There are scads of sales books written, thousands of selling phrases to tie down a customer, and hundreds of approaches out there to force a commitment and close a sale.

If you could match each closing technique with the perfect situation, it probably would reliably work.

The trouble is there is no perfect close because there are no perfect customers and no perfect selling situations.

But there is some information I can share with you…

You probably are having trouble closing the sale because you are approaching selling as a logical process, as if you could just get the customer to analyze the situation, they’d realize you had the perfect solution to their problem.

The more you analyze, the more your customer does too

Here’s a sales tip: the more you stay in an analytical mode of selling, the more you will keep your customer in the analytical mode of buying.

And that’s dangerous…

The best salespeople I know, the ones who are closing the most sales, engage the customer in a way that gets them out of the logical part of their mind - or, as I call it, the critical parent – and into the state of wonder.

The more times you get them to wonder, “What if I had this?” or “What if we?” the more times you’ll close the sale.

Discover: How to Turn a Sale Around

How the brain works…

Fight or flight

At its base is the old brain, the reptilian brain.
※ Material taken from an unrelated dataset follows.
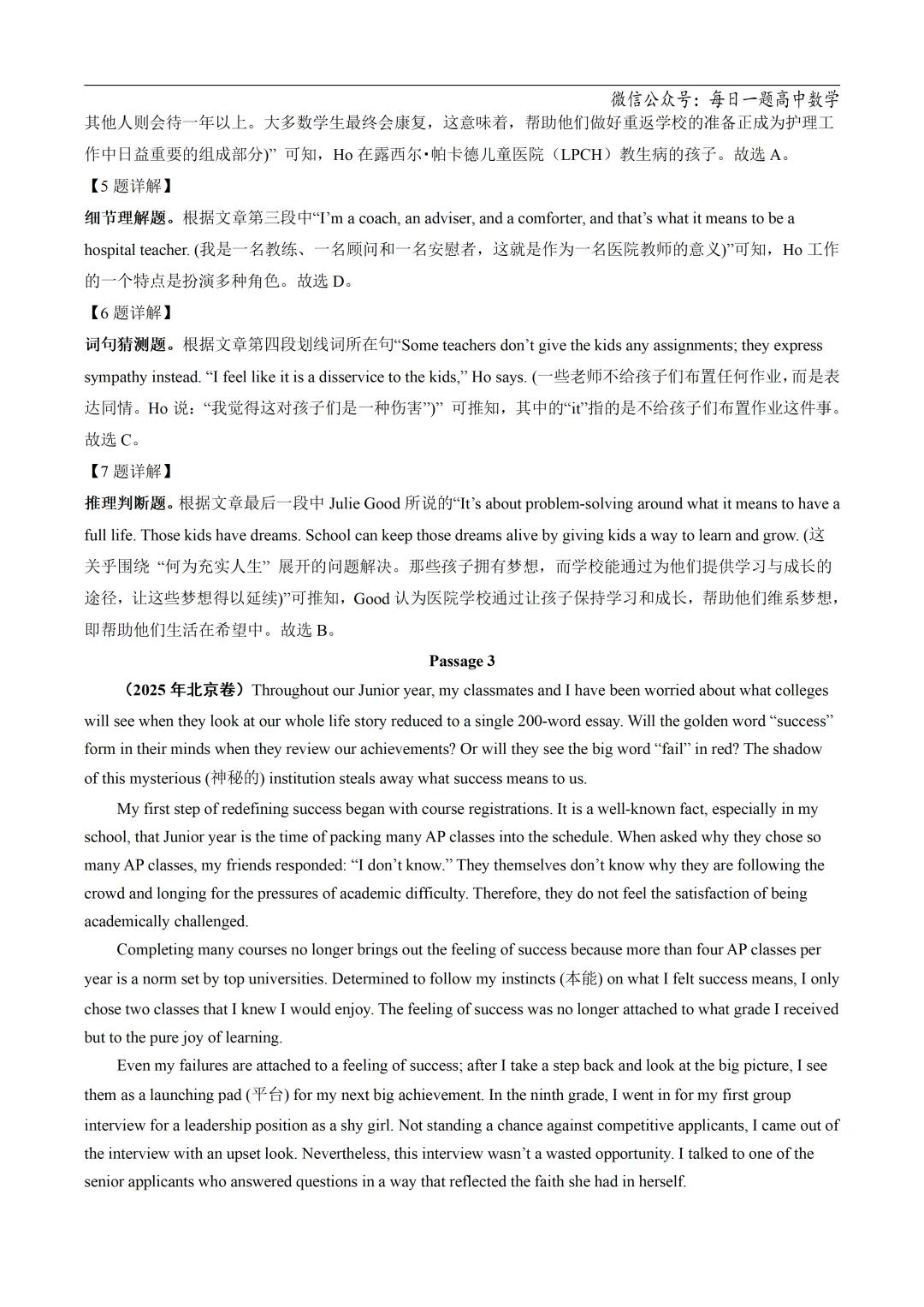 2025高考英语真题分类阅读理解记叙文专题复习练习题(含答案与解析) 第25张 2025高考英语真题分类阅读理解记叙文专题复习练习题(含答案与解析) 第25张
It’s where the fight or flight mechanism kicks in – like when you're driving in traffic, and an ambulance with lights flashing comes up behind you. Your heart races, you might begin to sweat, and you feel trapped.

Salespeople can bring a customer to that old brain quickly by using words the customer doesn’t understand or making them feel trapped. Ever gone into an Apple store for a problem, and they ask, “Did you back it up lately?” That’s the feeling.

The critical parent

The middle section of the brain is where all the judgments and emotions come from – the critical parent who weighs every decision.
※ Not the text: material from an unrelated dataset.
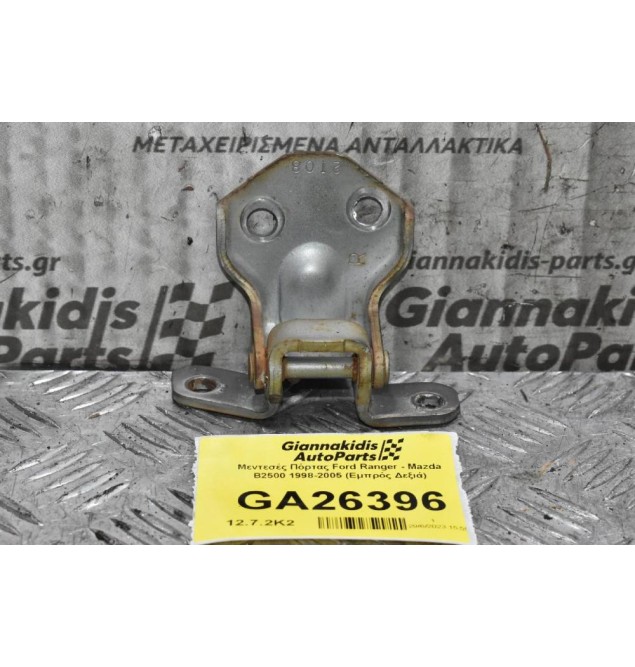 Μεντεσές Πόρτας Ford Ranger - Mazda B2500 1998-2005 (Εμπρός Δεξιά)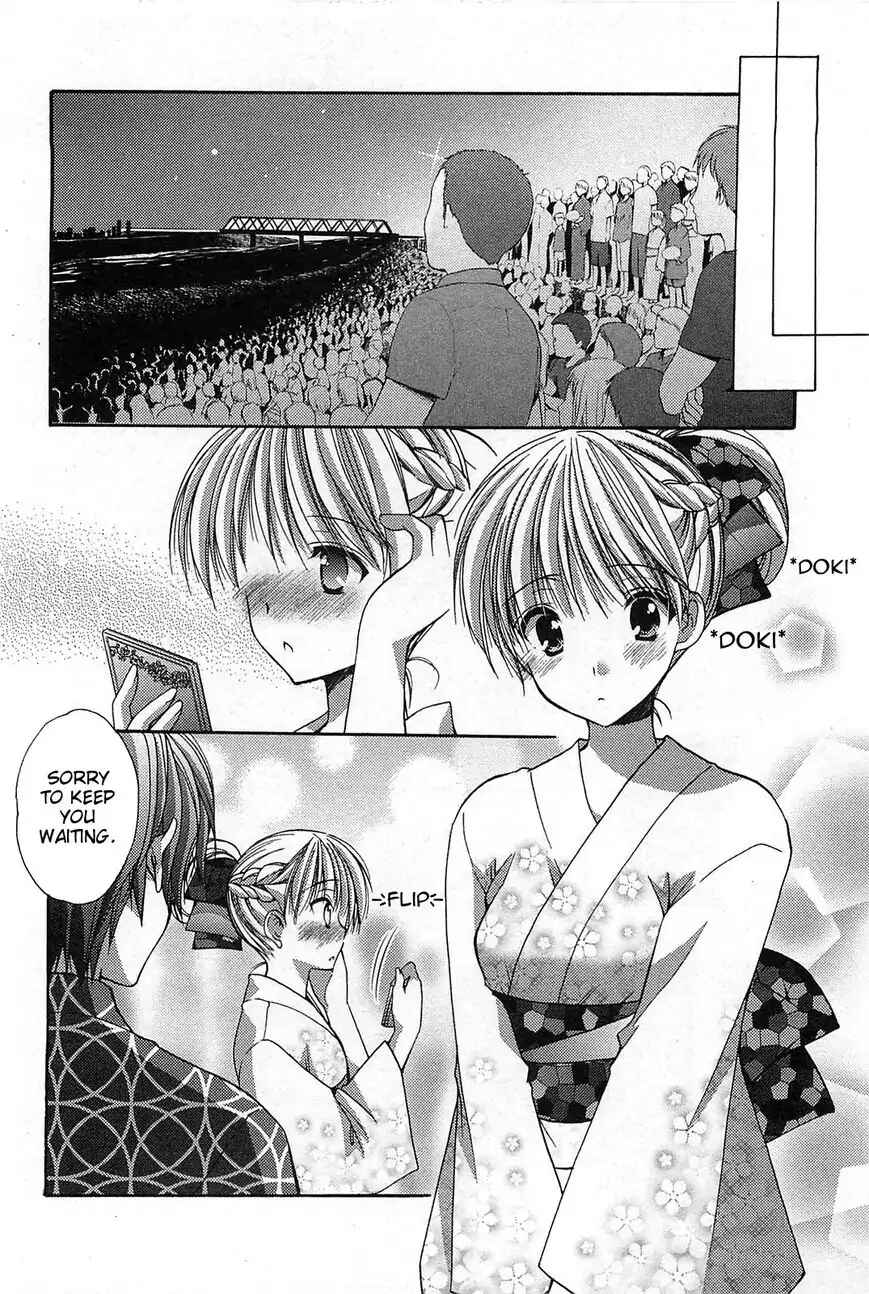 Page 10 Chapter 37.5 Hiiragi Shougakkou Ren’ai Club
That analysis can work very well to remind you, for example, that while your buddy might feel it is OK to get drunk and streak at the company party, you want to keep your job.

Childlike wonder

The highest part of the brain is where creativity and wonder live. Think of the moment when you first looked up to the sky as a little kid or saw the person or car of your dreams. That awesome feeling can be encouraged.

Watch this very short video blog to learn how.

You sell more by encouraging a sense of wonder

If you have technically proficient employees, that is great ...but you can't feel a fact.

You need to get your experts out of stating feature after feature and share their wisdom.

When you help your customers picture owning the product, they feel smarter. They experience wonder. And say on their own without a bunch of canned closing techniques, "I'll take it" instead of "I'll look around."